Réponse de le 16/01/2017 à 14:09 :
@ Energie+ : très bien vu. Je ne suis pas sûr toutefois que Stiral se soit encore tourné vers le marché des particuliers et reste donc très secteur industriel/entreprises, contrairement à Sunamp, mais à vérifier. Vous préconisez un trio Dualsun, Stiral, Sonnen en somme ! c'est la fin des producteurs d'énergie ;-))
a écrit le 15/01/2017 à 21:59 :
Le photovoltaïque n'est pas du renouvelable : durée de vie 30 ans, matières premières limitées et cellules non recyclables. Donc dans 30 ans nous n'auront plus de photovoltaïque et plus de nucléaire. Le vent aura intérêt à souffler fort (mais pas trop) en continu.
Réponse de le 16/01/2017 à 0:34 :
@ Truc : totalement faux. Le silicium c'est 27% de la matière première terrestre donc il y en a trop ! On n'emploie plus guère de matières toxiques y compris dans les films PV souples.

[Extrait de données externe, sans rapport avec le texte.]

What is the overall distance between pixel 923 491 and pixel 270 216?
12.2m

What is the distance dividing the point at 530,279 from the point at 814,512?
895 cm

Le solaire est recyclable à près de 100% (voir PV Cycle etc) et les panneaux réalisés en 1954 fonctionnent toujours avec plus de 70% de leur rendement initial !!! Il faut mettre à jour vos informations qui datent bien d'une dizaine d'années, en étant gentil ! ;o))
a écrit le 15/01/2017 à 19:19 :
Pendant que les oligarchies gangrènent l'économie, la planète continue de se dégrader.